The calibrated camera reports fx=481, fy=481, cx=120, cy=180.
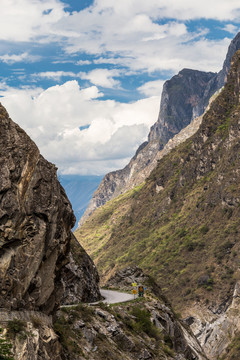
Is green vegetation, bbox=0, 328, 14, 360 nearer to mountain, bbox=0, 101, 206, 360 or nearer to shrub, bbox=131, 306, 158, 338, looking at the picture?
mountain, bbox=0, 101, 206, 360

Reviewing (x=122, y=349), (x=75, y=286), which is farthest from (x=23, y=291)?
(x=75, y=286)

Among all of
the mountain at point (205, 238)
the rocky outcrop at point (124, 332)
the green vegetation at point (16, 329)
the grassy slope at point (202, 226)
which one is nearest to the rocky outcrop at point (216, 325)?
the mountain at point (205, 238)

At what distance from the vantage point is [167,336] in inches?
2050

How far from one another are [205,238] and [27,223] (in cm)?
12886

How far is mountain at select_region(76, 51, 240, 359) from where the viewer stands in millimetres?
121562

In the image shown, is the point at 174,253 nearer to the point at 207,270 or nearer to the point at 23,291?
the point at 207,270

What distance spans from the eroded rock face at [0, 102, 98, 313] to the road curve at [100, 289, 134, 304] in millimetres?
30188

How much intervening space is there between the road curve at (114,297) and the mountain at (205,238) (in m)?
42.6

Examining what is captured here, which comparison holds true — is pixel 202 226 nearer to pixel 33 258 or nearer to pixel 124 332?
pixel 124 332

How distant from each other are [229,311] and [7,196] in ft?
328

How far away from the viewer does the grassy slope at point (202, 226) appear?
133125mm

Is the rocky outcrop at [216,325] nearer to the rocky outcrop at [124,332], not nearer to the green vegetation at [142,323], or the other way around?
the rocky outcrop at [124,332]

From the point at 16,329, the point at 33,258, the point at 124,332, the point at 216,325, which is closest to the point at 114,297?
the point at 124,332

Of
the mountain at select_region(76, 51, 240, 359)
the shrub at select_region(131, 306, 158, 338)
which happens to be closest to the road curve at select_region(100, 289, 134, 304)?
the shrub at select_region(131, 306, 158, 338)
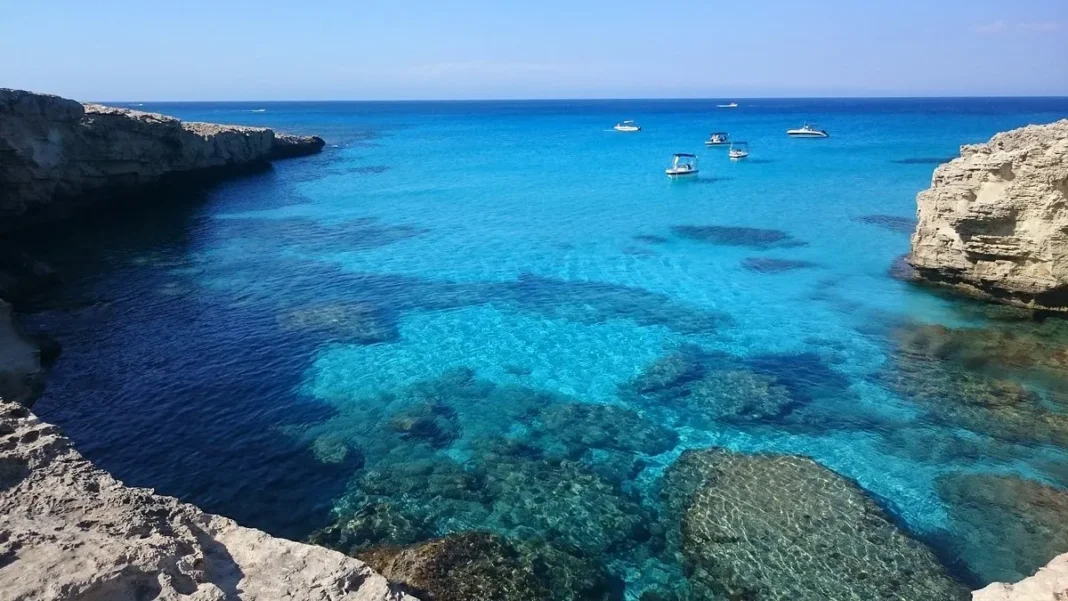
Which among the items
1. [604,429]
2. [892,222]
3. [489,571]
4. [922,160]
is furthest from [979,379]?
[922,160]

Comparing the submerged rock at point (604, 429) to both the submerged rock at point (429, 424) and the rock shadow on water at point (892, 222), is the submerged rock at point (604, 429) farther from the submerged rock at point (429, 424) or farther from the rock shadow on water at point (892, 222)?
the rock shadow on water at point (892, 222)

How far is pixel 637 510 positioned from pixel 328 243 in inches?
1009

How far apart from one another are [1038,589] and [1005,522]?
564 centimetres

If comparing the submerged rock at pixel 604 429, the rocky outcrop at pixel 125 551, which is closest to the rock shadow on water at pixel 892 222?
the submerged rock at pixel 604 429

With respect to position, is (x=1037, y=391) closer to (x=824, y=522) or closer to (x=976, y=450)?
(x=976, y=450)

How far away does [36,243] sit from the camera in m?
31.4

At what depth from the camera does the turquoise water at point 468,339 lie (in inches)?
552

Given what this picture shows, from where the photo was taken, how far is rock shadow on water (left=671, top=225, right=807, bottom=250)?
32.8m

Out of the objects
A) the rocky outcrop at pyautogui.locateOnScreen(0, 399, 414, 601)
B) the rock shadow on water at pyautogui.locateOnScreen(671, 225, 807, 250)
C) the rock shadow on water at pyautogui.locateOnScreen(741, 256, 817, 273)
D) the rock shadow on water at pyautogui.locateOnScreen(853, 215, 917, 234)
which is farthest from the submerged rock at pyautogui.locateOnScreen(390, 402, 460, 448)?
the rock shadow on water at pyautogui.locateOnScreen(853, 215, 917, 234)

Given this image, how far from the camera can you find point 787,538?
11.9 metres

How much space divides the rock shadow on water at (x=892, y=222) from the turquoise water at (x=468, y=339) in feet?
1.08

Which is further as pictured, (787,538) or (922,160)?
(922,160)

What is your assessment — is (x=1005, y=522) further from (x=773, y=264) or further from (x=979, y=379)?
(x=773, y=264)

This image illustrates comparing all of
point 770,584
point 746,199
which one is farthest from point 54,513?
·····
- Task to complete -
Rewrite all of the material above with every instance of "road curve" changed to "road bend" and everything else unchanged. Leave out the pictures.

- Final result -
The calibrated camera reports fx=481, fy=481, cx=120, cy=180.
Is green vegetation, bbox=0, 328, 14, 360 nearer to mountain, bbox=0, 101, 206, 360 or nearer to shrub, bbox=131, 306, 158, 338, looking at the picture?
mountain, bbox=0, 101, 206, 360

Reviewing (x=122, y=349), (x=75, y=286), which is farthest from (x=23, y=291)?
(x=75, y=286)

Among all of
the mountain at point (205, 238)
the rocky outcrop at point (124, 332)
the green vegetation at point (16, 329)
the grassy slope at point (202, 226)
which one is nearest to the rocky outcrop at point (216, 325)?
the mountain at point (205, 238)

At what distance from the vantage point is [167,336] in inches?
2050

How far from one another are [205,238] and [27,223] (in cm)?
12886

How far is mountain at select_region(76, 51, 240, 359) from where the viewer stands in millimetres?
121562

In the image shown, is the point at 174,253 nearer to the point at 207,270 or nearer to the point at 23,291?
the point at 207,270

What distance spans from the eroded rock face at [0, 102, 98, 313] to the road bend at [100, 289, 134, 304] in millimetres?
30188

How much intervening space is there between the road bend at (114,297) and the mountain at (205,238) (in m)?
42.6

Examining what is captured here, which comparison holds true — is pixel 202 226 nearer to pixel 33 258 or nearer to pixel 124 332?
pixel 124 332

How distant from each other are [229,311] and [7,196] in ft?
328

How far away from the viewer does the grassy slope at point (202, 226) appear?
133125mm

Is the rocky outcrop at [216,325] nearer to the rocky outcrop at [124,332], not nearer to the green vegetation at [142,323], or the other way around?
the rocky outcrop at [124,332]

From the point at 16,329, the point at 33,258, the point at 124,332, the point at 216,325, which is closest to the point at 114,297?
the point at 124,332

Of
the mountain at select_region(76, 51, 240, 359)
the shrub at select_region(131, 306, 158, 338)
which happens to be closest to the road bend at select_region(100, 289, 134, 304)?
the shrub at select_region(131, 306, 158, 338)
Which among the items
1. [604,429]
2. [892,222]
3. [489,571]
4. [922,160]
is furthest from [979,379]?
[922,160]

Comparing the submerged rock at point (604, 429) to both the submerged rock at point (429, 424) and the rock shadow on water at point (892, 222), is the submerged rock at point (604, 429) farther from the submerged rock at point (429, 424) or farther from the rock shadow on water at point (892, 222)?
the rock shadow on water at point (892, 222)

How far is pixel 637 510 positioned from pixel 328 243 in inches?
1009

How far apart from one another are [1038,589] and [1005,522]?
564 centimetres

If comparing the submerged rock at pixel 604 429, the rocky outcrop at pixel 125 551, which is closest to the rock shadow on water at pixel 892 222?
the submerged rock at pixel 604 429

With respect to position, is (x=1037, y=391) closer to (x=824, y=522) or closer to (x=976, y=450)?
(x=976, y=450)

How far away does [36,243] sit from the camera in m?
31.4

At what depth from the camera does the turquoise water at point 468,339 lie (in inches)?
552

Given what this picture shows, from where the photo was taken, how far is rock shadow on water (left=671, top=225, right=807, bottom=250)?
32.8m

Out of the objects
A) the rocky outcrop at pyautogui.locateOnScreen(0, 399, 414, 601)
B) the rock shadow on water at pyautogui.locateOnScreen(671, 225, 807, 250)
C) the rock shadow on water at pyautogui.locateOnScreen(741, 256, 817, 273)
D) the rock shadow on water at pyautogui.locateOnScreen(853, 215, 917, 234)
which is farthest from the submerged rock at pyautogui.locateOnScreen(390, 402, 460, 448)?
the rock shadow on water at pyautogui.locateOnScreen(853, 215, 917, 234)

Given this image, how far from the camera can you find point 787,538?
11.9 metres

How much space divides the rock shadow on water at (x=892, y=222) from the turquoise water at (x=468, y=339) in feet?
1.08

Which is further as pictured, (787,538) or (922,160)?
(922,160)

What is your assessment — is (x=1005, y=522) further from (x=773, y=264) or further from (x=979, y=379)?
(x=773, y=264)

This image illustrates comparing all of
point 770,584
point 746,199
which one is farthest from point 54,513?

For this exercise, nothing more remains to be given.